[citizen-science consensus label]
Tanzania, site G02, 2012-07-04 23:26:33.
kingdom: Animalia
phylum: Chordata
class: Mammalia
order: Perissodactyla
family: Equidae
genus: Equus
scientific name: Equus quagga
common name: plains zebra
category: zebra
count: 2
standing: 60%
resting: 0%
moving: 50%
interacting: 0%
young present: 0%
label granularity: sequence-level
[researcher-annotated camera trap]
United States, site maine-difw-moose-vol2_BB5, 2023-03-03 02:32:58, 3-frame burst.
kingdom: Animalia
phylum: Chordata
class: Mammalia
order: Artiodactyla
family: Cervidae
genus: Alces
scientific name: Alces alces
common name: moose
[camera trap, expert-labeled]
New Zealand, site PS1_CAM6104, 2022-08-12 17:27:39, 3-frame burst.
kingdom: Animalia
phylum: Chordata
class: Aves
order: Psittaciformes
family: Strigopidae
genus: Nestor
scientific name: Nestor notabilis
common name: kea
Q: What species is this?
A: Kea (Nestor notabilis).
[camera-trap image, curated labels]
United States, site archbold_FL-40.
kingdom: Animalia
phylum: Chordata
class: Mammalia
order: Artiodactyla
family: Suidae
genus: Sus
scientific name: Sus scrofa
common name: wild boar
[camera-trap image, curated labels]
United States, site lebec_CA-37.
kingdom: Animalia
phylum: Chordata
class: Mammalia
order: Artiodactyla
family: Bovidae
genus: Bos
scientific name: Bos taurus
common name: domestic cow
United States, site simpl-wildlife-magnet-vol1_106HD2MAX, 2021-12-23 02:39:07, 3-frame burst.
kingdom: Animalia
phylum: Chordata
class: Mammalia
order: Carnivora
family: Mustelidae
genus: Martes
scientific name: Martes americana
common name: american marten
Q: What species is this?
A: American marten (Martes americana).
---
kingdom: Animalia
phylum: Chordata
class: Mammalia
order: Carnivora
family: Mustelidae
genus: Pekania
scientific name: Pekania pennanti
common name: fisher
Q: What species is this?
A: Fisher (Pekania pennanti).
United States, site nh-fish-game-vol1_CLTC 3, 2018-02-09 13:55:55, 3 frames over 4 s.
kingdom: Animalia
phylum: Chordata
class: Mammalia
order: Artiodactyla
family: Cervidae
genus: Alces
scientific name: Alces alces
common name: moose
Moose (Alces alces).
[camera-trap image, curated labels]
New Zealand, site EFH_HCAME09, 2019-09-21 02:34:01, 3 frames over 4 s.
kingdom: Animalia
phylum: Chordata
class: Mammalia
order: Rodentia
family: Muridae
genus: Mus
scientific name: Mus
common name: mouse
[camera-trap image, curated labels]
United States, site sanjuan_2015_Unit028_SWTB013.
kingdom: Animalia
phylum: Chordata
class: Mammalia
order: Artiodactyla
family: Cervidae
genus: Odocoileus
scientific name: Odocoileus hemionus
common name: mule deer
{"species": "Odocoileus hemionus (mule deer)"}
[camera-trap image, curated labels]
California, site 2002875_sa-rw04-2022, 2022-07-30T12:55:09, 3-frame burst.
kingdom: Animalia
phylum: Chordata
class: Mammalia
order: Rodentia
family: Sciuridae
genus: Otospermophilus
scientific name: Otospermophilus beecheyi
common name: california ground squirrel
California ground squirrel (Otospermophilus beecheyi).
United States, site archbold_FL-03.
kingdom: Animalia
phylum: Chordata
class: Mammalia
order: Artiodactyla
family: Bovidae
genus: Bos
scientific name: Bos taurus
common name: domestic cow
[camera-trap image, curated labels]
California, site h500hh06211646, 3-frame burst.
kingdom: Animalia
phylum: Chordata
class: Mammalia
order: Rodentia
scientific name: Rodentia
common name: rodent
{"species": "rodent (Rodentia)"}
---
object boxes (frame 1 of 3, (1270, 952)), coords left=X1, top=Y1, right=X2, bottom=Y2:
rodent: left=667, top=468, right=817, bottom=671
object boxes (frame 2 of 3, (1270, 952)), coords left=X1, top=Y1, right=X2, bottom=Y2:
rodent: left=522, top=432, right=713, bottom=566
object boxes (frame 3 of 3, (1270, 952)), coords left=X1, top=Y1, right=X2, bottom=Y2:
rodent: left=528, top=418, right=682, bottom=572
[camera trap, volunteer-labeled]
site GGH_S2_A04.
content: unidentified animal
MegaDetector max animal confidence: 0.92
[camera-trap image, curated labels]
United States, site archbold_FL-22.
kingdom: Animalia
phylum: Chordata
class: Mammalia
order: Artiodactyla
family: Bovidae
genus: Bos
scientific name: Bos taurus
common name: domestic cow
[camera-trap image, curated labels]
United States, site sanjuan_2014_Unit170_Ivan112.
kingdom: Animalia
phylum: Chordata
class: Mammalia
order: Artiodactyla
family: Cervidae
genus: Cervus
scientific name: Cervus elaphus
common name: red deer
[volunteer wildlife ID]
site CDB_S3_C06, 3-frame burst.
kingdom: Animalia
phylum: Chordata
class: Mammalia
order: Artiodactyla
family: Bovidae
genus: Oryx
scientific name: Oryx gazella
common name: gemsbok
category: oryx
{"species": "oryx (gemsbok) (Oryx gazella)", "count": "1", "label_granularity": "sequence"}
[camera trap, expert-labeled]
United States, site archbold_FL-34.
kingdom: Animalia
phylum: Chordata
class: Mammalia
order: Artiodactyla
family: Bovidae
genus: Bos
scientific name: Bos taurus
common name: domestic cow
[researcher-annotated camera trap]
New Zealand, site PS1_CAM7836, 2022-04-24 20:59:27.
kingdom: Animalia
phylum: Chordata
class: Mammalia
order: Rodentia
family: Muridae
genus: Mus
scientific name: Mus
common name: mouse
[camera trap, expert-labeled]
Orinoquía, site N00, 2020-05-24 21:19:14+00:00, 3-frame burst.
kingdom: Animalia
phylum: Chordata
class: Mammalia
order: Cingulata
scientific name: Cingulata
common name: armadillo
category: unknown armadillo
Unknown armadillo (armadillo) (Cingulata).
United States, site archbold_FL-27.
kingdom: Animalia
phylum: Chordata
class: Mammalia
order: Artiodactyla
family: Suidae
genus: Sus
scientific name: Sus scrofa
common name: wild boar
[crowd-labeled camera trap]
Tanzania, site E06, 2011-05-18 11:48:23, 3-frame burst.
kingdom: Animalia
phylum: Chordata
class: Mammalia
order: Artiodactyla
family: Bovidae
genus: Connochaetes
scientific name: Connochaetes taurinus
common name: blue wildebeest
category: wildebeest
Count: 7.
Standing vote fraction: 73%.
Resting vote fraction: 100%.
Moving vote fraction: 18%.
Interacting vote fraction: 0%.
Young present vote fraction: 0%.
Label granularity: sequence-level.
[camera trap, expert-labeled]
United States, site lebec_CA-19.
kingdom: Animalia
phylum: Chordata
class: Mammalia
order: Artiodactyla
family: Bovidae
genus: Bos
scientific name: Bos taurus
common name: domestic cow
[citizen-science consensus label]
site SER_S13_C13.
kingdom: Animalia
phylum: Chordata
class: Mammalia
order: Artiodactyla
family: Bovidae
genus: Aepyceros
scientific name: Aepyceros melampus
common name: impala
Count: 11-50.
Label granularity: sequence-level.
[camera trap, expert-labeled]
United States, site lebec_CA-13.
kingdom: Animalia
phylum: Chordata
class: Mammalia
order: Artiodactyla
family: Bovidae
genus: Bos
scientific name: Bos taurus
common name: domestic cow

» **Exercise instructions**
Identify every line above that includes the word "present", and show those lines.

» **Result of the task**
young present: 0%
Young present vote fraction: 0%.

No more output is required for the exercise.